Female Auto Recyclers Form LARA

Approximately 40 members, including Pitman, Roepke and Whelan, launched LARA during the ARA convention in Austin, Texas.


While a rising number of women continue to enter the auto recycling industry, their numbers are still modest enough that it may be difficult for them to locate a fellow female auto recycler for advice. That is why they formed the Ladies of the Automotive Recyclers Association (LARA).

"As a woman in the industry you get to thinking that you're the only one going through certain things," said Linda Pitman, owner of Dulaney Auto & Truck Parts, ( Amarillo, Texas. "But at [LARA] meetings, you find out you're not alone."

While many women in the industry had discussed forming a supportive organization for female auto recyclers over the past few years, LARA was officially formed in October 2010 at the ARA convention in Austin, Texas.

"We realized there were opportunities for women in the industry, and thought it would be vital for women to be available to each other," said managing director, Ginny Whelan, ARA University (, headquartered in Manassas, Va.

The group is currently working toward developing mentoring, recruiting and webinar programs, constructing a web page for the ARA web site and lining up speakers for motivational meetings.
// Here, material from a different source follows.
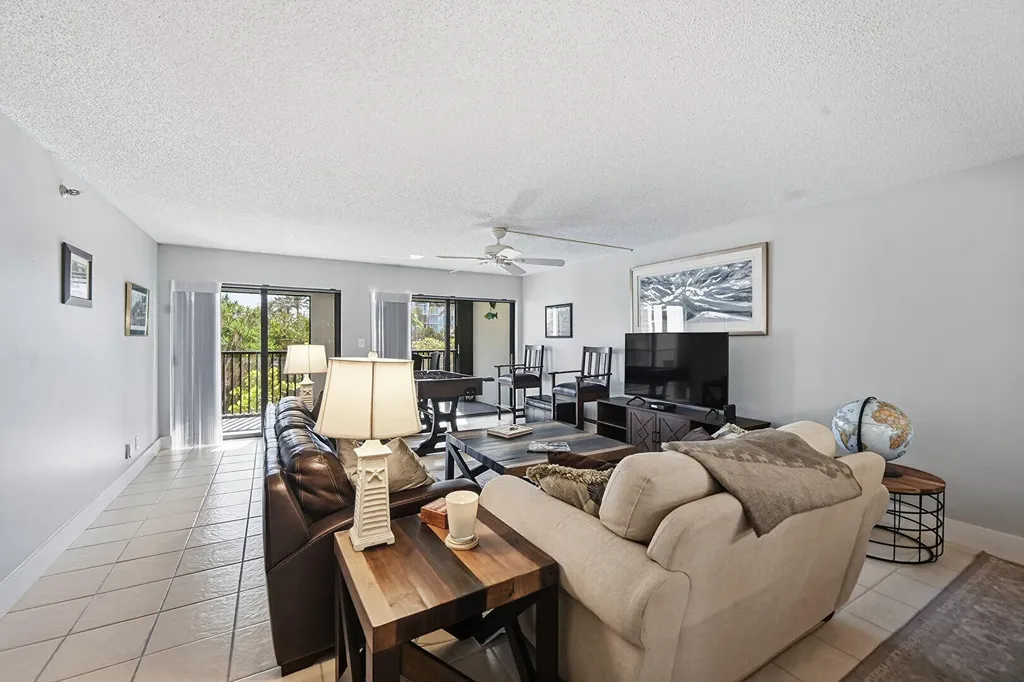 500 Ocean Trail Way Jupiter FL 33477
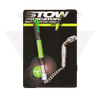 Kép 1/2 - Korda Complete Indicator Green Swinger Kapásjelző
LARA was unable to receive funding last year because ARA filled its fiscal 2010 budget by the time it formed the group. But the organization is on the ARA Educational Foundation's budget line for 2011.

Whelan estimates there are currently more than 60 official LARA members, who currently communicate mainly through newsletters, e-mail and social media web sites. The group is not exclusively for women on the front line of the auto recycling industry, but also includes members who work for industry suppliers, and spouses married to auto recyclers.
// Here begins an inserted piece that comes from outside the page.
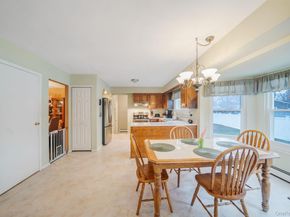 427 Bicycle Path, Port Jefferson NY 11776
Women seeking to become members of LARA complete a questionnaire to match them with a mentor with similar interests or life experiences.

Kelly Roepke, Y-Yard Auto & Truck, Inc. ( president  in Effingham, Ill. noted there are several challenges women in the industry still face.

"My number one challenge was getting respect; I had to work hard to earn it, especially so people wouldn't think I got to where I am just because of my family," she said.

Pitman agreed and said that it can be beneficial to talk to another female in the industry.

"In the past I had customers call and request to talk to a man," she said. "Some [customers] still have the mind-set that we're supposed to just be bookkeepers and secretaries. They may think we're unable to handle the day-to-day activities [of the business]."

Whelan said LARA's focus is on the educational experiences members can gain from learning from those who have already been involved in the industry for a significant amount of time.

"As we gain recognition, the benefits of the organization will not just be for women, but for the industry as a whole," she added.

LARA's next scheduled meeting is in Washington D.C. during the ARA Hill Days, March 16.